Yeah. So the I mean, the business has been totally informed by

what Influx was good at initially and kind of where it got adopted, right, because that's obviously where we where we built the business. I mean, we went to the path of least resistance,

and it's funny because

when I pivoted out of airplane out of server monitoring real time metrics

into,

you know, an open source time series platform and really just like an open source time series database,

it was because like I at that time and still now is true, I viewed server monitoring in real time metrics as a horribly crowded space that I didn't

have a particularly

strong

view on. Like, I wasn't the person to provide the best product in that space. But I did have a strong view on building a tool for developers

where they could use it to solve their problems. So that's why the platform focus, that's why the database focus because it's like, I can't tell you how what the great app looks like, but I can hopefully help you build a great app by giving you a tool to do so. Right?

And

the thing is like we did this pivot and the people who initially picked it up are people who basically wanted to roll their own monitoring stacks in larger companies usually. Right? So they pick up Influx as a tool, which essentially ended up pulling us back into this server monitoring metrics

space,

but in a different kind of way. And the thing is like, obviously,

like we need to figure out a way to pair our developers and continue to write open source code, so we had to figure out a way to turn it into a business, and we kind of just took that pathway.

But

at the same time, like the API that I developed initially was kind of about this idea that it's not metrics that you're writing in. It's really the goal was like events. I wanna be able to write any sort of event data in and do a query on it later to to gather, like, summary information if I want or the high precision raw information if I want. Now,

like, obviously, like, no technology is perfect. Sadly, neither is Influx.

And

my vision

for what I wanted the platform to be able to do was far greater than what we've been able to to do along the way.

So

Metrix was the first thing that was actually a pretty decent ad, but the thing is as people use it, you know, they get comfortable with this API that it has, this like push API where you can just push events and stuff like that. And they wanna use it in more ways where you find like events being a thing. So 1 of the problems

people come up against pretty quickly is this idea of this cardinality problem. Right? So most metric systems,

right, whether it's

Prometheus or whoever,

have this kind of like data model where you have a metric and you have tags and then you have value and timestamp.

Influx has this, but Influx's data model has a bit more than that because again, it's not just about individual numerical values, it's about tracking a bunch of other stuff. But basically the cardinality problem is

what you write into your tags. And these become things like dimensions on which you wanna slice and dice your data. But the way people want to write data in is like

tracing, for example.

They wanna write in the span ID

or the trace ID or whatever.

And what that means is as you write the data in,

each row you write in will have a unique value.

#### [Dataset extract]
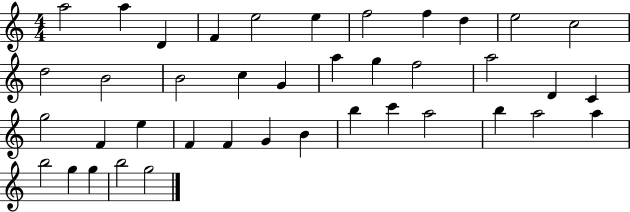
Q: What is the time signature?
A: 4/4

#### [To be done]
In the Influx excerpt, what data model do most metric systems such as Prometheus use?

#### [Worked solution]
A metric, tags, a value and a timestamp.